INPUT DATA:
## start

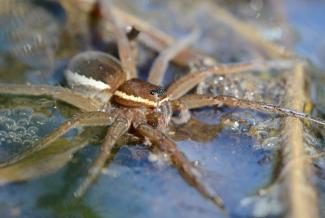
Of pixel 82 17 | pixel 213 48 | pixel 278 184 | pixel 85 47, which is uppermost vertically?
pixel 213 48

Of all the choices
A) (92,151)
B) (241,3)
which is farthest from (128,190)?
(241,3)

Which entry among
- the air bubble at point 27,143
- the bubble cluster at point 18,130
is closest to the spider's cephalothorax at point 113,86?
the bubble cluster at point 18,130

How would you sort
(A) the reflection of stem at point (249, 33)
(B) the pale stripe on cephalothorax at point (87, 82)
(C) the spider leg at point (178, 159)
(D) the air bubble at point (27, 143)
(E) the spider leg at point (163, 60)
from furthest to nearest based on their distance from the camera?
(A) the reflection of stem at point (249, 33) → (E) the spider leg at point (163, 60) → (B) the pale stripe on cephalothorax at point (87, 82) → (D) the air bubble at point (27, 143) → (C) the spider leg at point (178, 159)

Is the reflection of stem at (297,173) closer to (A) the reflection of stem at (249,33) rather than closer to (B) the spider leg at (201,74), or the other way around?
(B) the spider leg at (201,74)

## end

TASK DETAILS: Exact duplication of all the records is required; pictures are omitted from the copy.

IN RESPONSE:
Of pixel 82 17 | pixel 213 48 | pixel 278 184 | pixel 85 47, which is uppermost vertically?
pixel 213 48

Of all the choices
A) (92,151)
B) (241,3)
which is farthest from (128,190)?
(241,3)

Which entry among
- the air bubble at point 27,143
- the bubble cluster at point 18,130
is closest to the spider's cephalothorax at point 113,86?
the bubble cluster at point 18,130

How would you sort
(A) the reflection of stem at point (249, 33)
(B) the pale stripe on cephalothorax at point (87, 82)
(C) the spider leg at point (178, 159)
(D) the air bubble at point (27, 143)
(E) the spider leg at point (163, 60)
from furthest to nearest based on their distance from the camera?
(A) the reflection of stem at point (249, 33) → (E) the spider leg at point (163, 60) → (B) the pale stripe on cephalothorax at point (87, 82) → (D) the air bubble at point (27, 143) → (C) the spider leg at point (178, 159)

Is the reflection of stem at (297,173) closer to (A) the reflection of stem at (249,33) rather than closer to (B) the spider leg at (201,74), or the other way around?
(B) the spider leg at (201,74)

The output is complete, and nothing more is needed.